Exercise instructions:
1. In two sentences, summarize the comment thread about Slashdot, Telegram and Whatsapp.
2. List every messaging app named in the comment thread.

Document segment:

=== Begin Enclosure ===

The biggest news is that Slashdot is still alive.
+5 insightful
I used to find slashdot delightful,
but my feelings of late are more spiteful;
my comments sarcastic
the iconoclastic
keep modding to plus five (Insightful).
Assume the same for Telegram and pretty much any chat platform that controls your private keys.
Telegram doesnt even pretend to be end to end encrypted.
Telegram for iOS lets you create “secret chats” but as far as I know other platforms have eliminated that functionality at the request of governments. And I would assume Apple technically controls the keys on device.
How? Not natively unless I’m mistaken
Not natively that I know of, but Telegram for iOS has the option when looking at someone’s profile. However, the Windows client does not.
Ah I see your edit now, thanks (and see how it was assumed implied :) )
The telegram was clear as a day they announced cooperation with the Russian government and they unblocked it. That was way before the whole France fiasco, I doubt they're actually giving up the keys to France. I'm from East and many say that Telegram now is essentially a Russian weapon. Surveillance at home, total free reign (sell drugs, spread CP, etc.) in west.
If you're American, I believe Telegram is actually safer than Whatsapp, as long as you can ignore the dirty side of it (surface deep web?), hence why Europe wants it under control
Wait, you are telling me that the company whos entire business is collecting personal information, including people who don't sign up for their services, to leverage for advertising, is keeping their platforms unsecured they can continually grab more information rather than secure it?
I for one am shocked, absolutely shocked.
Yes, except they’re not leveraging your data for advertising, they’re leveraging it so they can manipulate your political views and keep you from finding solidarity with other working people.
@FlyingCircus @technology These two things are the same thing
It is end to end encrypted but they can just pull the decrypted message from the app. This has been assumed for years, since they said they could parse messages for advertising purposes.
it’s not even that: they just hold the keys so can simply decrypt your messages with out your clients intervention any time they like
Yep, If they can access messages that are deleted from your device, then they have the keys.
Hasn't it always been that they can decrypt the backups that you personally setup in wa, this way they don't legally lie to you when the app tells you "this chat is encrypted, even Whatsapp cannot read the messages".
Yes, any time you can store and recover encrypted cloud archives across devices, without needing to transfer keys between devices, it implies that there is a key archive somewhere in the cloud. Even Signal struggles to get this both user friendly and properly secure without compromising forward secrecy. I believe they still actually make you explicitly do a local key transfer to populate a new device, even though they have cloud archives now. Whatsapp doesn't do that. And the app also clearly leaks some amount of unencrypted data anyway, archives or not.

=== End Enclosure ===

Given records:
=== Begin Enclosure ===

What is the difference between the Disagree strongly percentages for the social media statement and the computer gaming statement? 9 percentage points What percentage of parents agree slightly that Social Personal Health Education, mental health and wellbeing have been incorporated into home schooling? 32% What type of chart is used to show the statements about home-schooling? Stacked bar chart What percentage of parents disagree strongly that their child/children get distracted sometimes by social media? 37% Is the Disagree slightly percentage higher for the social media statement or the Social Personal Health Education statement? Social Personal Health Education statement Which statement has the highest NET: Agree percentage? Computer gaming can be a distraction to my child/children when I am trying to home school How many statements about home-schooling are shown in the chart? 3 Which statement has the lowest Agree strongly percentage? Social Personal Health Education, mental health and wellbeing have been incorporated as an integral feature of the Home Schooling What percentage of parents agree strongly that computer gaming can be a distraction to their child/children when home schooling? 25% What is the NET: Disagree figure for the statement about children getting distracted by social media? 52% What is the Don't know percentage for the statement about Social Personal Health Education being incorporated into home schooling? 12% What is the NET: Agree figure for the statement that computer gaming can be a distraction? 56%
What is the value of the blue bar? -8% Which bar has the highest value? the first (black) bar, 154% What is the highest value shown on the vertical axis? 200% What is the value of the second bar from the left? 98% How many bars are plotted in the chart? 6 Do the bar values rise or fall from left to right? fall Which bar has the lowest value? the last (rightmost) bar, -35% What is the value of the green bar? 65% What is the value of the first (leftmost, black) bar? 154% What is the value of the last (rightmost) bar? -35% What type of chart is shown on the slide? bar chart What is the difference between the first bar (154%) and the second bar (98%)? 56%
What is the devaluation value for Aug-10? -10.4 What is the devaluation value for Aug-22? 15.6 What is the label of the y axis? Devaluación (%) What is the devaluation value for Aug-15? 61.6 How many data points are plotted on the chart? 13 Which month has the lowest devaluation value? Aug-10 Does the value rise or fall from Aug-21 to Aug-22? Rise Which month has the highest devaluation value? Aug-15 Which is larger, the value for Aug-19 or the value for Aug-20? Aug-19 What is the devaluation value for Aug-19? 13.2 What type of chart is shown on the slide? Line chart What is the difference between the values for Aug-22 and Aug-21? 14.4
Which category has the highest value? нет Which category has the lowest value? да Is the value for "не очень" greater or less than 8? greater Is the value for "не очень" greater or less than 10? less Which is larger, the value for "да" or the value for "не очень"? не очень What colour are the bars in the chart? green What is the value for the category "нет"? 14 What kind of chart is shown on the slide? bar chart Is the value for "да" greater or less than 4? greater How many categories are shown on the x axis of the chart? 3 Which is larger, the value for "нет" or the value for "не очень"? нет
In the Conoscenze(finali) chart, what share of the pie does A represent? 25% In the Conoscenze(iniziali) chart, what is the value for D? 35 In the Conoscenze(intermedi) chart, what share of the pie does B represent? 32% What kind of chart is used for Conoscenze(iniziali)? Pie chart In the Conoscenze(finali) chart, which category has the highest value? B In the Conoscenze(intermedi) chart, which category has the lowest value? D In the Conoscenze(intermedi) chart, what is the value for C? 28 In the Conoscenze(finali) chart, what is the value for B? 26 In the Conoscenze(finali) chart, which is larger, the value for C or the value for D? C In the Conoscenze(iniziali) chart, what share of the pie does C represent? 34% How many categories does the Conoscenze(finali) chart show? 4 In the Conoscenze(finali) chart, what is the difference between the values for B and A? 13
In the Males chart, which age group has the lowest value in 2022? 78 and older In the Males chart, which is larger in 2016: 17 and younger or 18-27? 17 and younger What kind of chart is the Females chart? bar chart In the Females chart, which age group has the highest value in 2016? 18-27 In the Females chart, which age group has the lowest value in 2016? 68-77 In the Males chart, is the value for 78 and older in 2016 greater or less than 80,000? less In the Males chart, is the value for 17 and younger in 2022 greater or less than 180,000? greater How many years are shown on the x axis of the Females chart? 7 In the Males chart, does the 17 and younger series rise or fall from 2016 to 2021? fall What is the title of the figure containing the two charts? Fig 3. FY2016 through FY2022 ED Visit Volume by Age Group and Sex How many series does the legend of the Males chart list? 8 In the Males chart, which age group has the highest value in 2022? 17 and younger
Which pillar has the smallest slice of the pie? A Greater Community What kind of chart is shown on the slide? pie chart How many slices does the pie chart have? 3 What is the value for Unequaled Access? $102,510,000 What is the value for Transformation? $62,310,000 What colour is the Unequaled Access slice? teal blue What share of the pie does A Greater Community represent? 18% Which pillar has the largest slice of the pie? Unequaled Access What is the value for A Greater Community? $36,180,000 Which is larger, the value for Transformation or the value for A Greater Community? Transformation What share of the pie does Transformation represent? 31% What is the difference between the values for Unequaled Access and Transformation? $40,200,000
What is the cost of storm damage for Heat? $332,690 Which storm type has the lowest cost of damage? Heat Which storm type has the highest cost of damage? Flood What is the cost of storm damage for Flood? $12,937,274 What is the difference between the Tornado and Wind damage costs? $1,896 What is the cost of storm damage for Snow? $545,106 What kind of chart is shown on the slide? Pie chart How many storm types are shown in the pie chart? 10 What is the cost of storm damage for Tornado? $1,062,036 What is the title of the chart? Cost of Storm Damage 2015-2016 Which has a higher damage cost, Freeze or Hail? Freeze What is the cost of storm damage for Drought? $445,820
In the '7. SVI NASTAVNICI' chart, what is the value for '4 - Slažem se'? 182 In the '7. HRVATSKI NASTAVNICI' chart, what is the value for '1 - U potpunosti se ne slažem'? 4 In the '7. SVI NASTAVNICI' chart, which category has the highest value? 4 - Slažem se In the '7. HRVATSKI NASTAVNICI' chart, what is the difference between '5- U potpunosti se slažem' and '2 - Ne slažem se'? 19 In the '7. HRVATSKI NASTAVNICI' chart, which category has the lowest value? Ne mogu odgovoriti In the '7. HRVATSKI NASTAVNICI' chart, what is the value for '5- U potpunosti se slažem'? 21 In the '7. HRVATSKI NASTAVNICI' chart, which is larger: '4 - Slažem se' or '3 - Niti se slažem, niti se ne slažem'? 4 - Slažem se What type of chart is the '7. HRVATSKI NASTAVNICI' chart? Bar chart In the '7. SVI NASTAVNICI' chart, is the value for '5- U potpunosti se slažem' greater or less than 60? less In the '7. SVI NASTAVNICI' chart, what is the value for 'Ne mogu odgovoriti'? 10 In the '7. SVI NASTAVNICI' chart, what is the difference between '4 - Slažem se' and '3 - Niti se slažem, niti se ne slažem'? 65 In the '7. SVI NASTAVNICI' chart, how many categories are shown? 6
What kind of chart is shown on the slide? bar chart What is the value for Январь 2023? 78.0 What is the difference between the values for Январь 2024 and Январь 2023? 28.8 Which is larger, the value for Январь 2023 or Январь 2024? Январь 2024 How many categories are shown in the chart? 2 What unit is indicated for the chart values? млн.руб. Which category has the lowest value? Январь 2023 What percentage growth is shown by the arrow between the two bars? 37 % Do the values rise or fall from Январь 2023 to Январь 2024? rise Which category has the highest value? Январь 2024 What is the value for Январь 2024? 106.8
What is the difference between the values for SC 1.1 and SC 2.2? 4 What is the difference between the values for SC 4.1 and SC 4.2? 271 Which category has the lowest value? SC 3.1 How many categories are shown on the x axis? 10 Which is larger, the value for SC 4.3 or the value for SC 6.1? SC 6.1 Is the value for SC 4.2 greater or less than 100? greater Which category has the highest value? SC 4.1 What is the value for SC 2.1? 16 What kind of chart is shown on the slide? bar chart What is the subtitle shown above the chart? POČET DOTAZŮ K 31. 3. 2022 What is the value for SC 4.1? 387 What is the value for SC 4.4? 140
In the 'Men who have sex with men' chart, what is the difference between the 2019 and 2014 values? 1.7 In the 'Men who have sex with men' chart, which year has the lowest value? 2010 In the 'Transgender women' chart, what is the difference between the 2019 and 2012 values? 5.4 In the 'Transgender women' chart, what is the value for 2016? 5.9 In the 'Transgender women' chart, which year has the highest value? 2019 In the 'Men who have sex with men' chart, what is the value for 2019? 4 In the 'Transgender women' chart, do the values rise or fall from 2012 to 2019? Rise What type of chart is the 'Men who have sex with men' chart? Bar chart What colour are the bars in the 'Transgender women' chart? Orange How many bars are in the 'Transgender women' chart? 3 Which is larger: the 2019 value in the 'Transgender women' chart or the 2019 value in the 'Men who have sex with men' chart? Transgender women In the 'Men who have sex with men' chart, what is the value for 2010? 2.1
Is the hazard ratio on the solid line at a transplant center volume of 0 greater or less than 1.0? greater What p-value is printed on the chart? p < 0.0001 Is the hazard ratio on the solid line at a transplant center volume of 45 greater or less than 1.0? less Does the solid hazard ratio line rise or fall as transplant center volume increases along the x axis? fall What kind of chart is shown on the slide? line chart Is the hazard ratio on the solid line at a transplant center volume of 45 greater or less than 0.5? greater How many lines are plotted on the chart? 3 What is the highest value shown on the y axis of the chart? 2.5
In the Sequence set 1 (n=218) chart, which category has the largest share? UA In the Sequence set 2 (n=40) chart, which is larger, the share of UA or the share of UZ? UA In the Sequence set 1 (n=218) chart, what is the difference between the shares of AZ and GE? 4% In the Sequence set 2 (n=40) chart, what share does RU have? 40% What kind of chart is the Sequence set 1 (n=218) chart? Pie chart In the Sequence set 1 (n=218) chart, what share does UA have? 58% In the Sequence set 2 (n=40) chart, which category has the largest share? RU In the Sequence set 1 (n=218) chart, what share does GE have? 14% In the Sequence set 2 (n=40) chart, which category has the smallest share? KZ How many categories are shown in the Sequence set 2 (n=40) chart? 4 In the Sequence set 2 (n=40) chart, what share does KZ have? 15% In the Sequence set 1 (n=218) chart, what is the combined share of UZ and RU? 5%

=== End Enclosure ===

Solutions to the tasks:
1. The comment thread begins by noting that Slashdot is still alive and shares a limerick about comments being modded to "+5 Insightful." It then discusses messaging privacy: commenters say Telegram does not even pretend to be end to end encrypted, and that Whatsapp holds the keys and can decrypt messages and backups, while Signal makes users explicitly transfer keys to a new device.

2.
- Telegram
- Whatsapp
- Signal